(Saved entries)
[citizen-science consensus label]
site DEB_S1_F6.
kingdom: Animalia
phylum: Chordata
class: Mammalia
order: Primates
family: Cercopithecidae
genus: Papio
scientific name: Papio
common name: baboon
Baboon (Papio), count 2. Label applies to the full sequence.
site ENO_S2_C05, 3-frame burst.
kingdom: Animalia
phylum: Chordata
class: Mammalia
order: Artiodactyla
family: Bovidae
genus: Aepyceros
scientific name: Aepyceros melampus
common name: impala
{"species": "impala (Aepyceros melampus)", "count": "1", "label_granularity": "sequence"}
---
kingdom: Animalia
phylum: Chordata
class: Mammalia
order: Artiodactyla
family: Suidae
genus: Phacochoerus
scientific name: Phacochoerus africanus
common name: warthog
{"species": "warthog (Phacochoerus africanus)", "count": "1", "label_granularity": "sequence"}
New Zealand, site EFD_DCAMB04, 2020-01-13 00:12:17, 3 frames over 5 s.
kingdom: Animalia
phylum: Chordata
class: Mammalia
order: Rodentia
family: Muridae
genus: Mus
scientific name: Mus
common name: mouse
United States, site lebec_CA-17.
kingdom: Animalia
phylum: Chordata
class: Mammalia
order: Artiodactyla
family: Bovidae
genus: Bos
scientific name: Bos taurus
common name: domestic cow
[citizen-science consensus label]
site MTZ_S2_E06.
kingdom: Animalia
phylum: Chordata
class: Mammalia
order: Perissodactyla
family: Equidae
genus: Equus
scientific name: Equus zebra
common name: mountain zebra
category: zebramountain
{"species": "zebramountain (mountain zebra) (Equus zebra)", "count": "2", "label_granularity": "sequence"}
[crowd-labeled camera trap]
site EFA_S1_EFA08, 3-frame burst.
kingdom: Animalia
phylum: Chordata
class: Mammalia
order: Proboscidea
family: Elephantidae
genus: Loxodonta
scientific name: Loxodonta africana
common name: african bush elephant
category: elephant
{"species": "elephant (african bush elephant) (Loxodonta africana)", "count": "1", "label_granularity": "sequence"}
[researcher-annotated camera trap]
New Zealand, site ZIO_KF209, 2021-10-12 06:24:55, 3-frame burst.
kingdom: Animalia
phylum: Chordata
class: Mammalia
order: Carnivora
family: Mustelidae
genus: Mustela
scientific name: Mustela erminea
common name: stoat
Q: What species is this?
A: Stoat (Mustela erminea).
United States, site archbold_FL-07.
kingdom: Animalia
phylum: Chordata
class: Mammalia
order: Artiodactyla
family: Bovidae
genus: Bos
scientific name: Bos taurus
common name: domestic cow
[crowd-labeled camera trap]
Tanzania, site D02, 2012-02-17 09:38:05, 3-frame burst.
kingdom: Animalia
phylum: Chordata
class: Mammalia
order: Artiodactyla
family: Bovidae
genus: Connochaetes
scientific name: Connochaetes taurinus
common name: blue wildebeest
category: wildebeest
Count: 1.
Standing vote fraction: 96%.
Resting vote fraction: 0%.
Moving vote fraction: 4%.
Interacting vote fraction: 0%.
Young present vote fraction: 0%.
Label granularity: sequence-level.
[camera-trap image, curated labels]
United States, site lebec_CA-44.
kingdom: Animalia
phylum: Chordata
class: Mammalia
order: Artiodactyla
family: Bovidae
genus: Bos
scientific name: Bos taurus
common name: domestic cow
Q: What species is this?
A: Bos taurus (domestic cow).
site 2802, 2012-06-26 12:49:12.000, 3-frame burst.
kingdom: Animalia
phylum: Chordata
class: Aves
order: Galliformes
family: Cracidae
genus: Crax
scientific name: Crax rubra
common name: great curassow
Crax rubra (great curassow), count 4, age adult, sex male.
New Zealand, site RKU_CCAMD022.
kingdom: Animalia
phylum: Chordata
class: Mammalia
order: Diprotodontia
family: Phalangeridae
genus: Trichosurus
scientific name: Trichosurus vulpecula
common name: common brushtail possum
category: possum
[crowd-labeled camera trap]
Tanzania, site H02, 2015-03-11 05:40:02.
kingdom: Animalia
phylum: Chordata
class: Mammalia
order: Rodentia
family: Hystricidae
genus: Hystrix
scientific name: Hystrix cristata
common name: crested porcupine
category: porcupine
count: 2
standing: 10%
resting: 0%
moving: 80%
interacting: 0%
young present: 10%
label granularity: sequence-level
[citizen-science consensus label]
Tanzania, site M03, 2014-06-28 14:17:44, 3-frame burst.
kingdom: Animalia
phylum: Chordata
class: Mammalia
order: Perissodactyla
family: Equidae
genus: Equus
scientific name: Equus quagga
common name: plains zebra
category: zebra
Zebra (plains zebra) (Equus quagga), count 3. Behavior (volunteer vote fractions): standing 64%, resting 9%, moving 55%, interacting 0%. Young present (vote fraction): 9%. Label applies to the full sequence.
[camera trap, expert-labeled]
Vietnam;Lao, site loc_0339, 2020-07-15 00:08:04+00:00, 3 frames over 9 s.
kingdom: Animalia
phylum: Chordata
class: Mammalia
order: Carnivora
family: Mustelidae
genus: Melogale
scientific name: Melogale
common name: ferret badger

## [WHAT TO DO]
Nothing in the records should change when you repeat them all.

## [RESPONSE AREA]
[citizen-science consensus label]
site DEB_S1_F6.
kingdom: Animalia
phylum: Chordata
class: Mammalia
order: Primates
family: Cercopithecidae
genus: Papio
scientific name: Papio
common name: baboon
Baboon (Papio), count 2. Label applies to the full sequence.
site ENO_S2_C05, 3-frame burst.
kingdom: Animalia
phylum: Chordata
class: Mammalia
order: Artiodactyla
family: Bovidae
genus: Aepyceros
scientific name: Aepyceros melampus
common name: impala
{"species": "impala (Aepyceros melampus)", "count": "1", "label_granularity": "sequence"}
---
kingdom: Animalia
phylum: Chordata
class: Mammalia
order: Artiodactyla
family: Suidae
genus: Phacochoerus
scientific name: Phacochoerus africanus
common name: warthog
{"species": "warthog (Phacochoerus africanus)", "count": "1", "label_granularity": "sequence"}
New Zealand, site EFD_DCAMB04, 2020-01-13 00:12:17, 3 frames over 5 s.
kingdom: Animalia
phylum: Chordata
class: Mammalia
order: Rodentia
family: Muridae
genus: Mus
scientific name: Mus
common name: mouse
United States, site lebec_CA-17.
kingdom: Animalia
phylum: Chordata
class: Mammalia
order: Artiodactyla
family: Bovidae
genus: Bos
scientific name: Bos taurus
common name: domestic cow
[citizen-science consensus label]
site MTZ_S2_E06.
kingdom: Animalia
phylum: Chordata
class: Mammalia
order: Perissodactyla
family: Equidae
genus: Equus
scientific name: Equus zebra
common name: mountain zebra
category: zebramountain
{"species": "zebramountain (mountain zebra) (Equus zebra)", "count": "2", "label_granularity": "sequence"}
[crowd-labeled camera trap]
site EFA_S1_EFA08, 3-frame burst.
kingdom: Animalia
phylum: Chordata
class: Mammalia
order: Proboscidea
family: Elephantidae
genus: Loxodonta
scientific name: Loxodonta africana
common name: african bush elephant
category: elephant
{"species": "elephant (african bush elephant) (Loxodonta africana)", "count": "1", "label_granularity": "sequence"}
[researcher-annotated camera trap]
New Zealand, site ZIO_KF209, 2021-10-12 06:24:55, 3-frame burst.
kingdom: Animalia
phylum: Chordata
class: Mammalia
order: Carnivora
family: Mustelidae
genus: Mustela
scientific name: Mustela erminea
common name: stoat
Q: What species is this?
A: Stoat (Mustela erminea).
United States, site archbold_FL-07.
kingdom: Animalia
phylum: Chordata
class: Mammalia
order: Artiodactyla
family: Bovidae
genus: Bos
scientific name: Bos taurus
common name: domestic cow
[crowd-labeled camera trap]
Tanzania, site D02, 2012-02-17 09:38:05, 3-frame burst.
kingdom: Animalia
phylum: Chordata
class: Mammalia
order: Artiodactyla
family: Bovidae
genus: Connochaetes
scientific name: Connochaetes taurinus
common name: blue wildebeest
category: wildebeest
Count: 1.
Standing vote fraction: 96%.
Resting vote fraction: 0%.
Moving vote fraction: 4%.
Interacting vote fraction: 0%.
Young present vote fraction: 0%.
Label granularity: sequence-level.
[camera-trap image, curated labels]
United States, site lebec_CA-44.
kingdom: Animalia
phylum: Chordata
class: Mammalia
order: Artiodactyla
family: Bovidae
genus: Bos
scientific name: Bos taurus
common name: domestic cow
Q: What species is this?
A: Bos taurus (domestic cow).
site 2802, 2012-06-26 12:49:12.000, 3-frame burst.
kingdom: Animalia
phylum: Chordata
class: Aves
order: Galliformes
family: Cracidae
genus: Crax
scientific name: Crax rubra
common name: great curassow
Crax rubra (great curassow), count 4, age adult, sex male.
New Zealand, site RKU_CCAMD022.
kingdom: Animalia
phylum: Chordata
class: Mammalia
order: Diprotodontia
family: Phalangeridae
genus: Trichosurus
scientific name: Trichosurus vulpecula
common name: common brushtail possum
category: possum
[crowd-labeled camera trap]
Tanzania, site H02, 2015-03-11 05:40:02.
kingdom: Animalia
phylum: Chordata
class: Mammalia
order: Rodentia
family: Hystricidae
genus: Hystrix
scientific name: Hystrix cristata
common name: crested porcupine
category: porcupine
count: 2
standing: 10%
resting: 0%
moving: 80%
interacting: 0%
young present: 10%
label granularity: sequence-level
[citizen-science consensus label]
Tanzania, site M03, 2014-06-28 14:17:44, 3-frame burst.
kingdom: Animalia
phylum: Chordata
class: Mammalia
order: Perissodactyla
family: Equidae
genus: Equus
scientific name: Equus quagga
common name: plains zebra
category: zebra
Zebra (plains zebra) (Equus quagga), count 3. Behavior (volunteer vote fractions): standing 64%, resting 9%, moving 55%, interacting 0%. Young present (vote fraction): 9%. Label applies to the full sequence.
[camera trap, expert-labeled]
Vietnam;Lao, site loc_0339, 2020-07-15 00:08:04+00:00, 3 frames over 9 s.
kingdom: Animalia
phylum: Chordata
class: Mammalia
order: Carnivora
family: Mustelidae
genus: Melogale
scientific name: Melogale
common name: ferret badger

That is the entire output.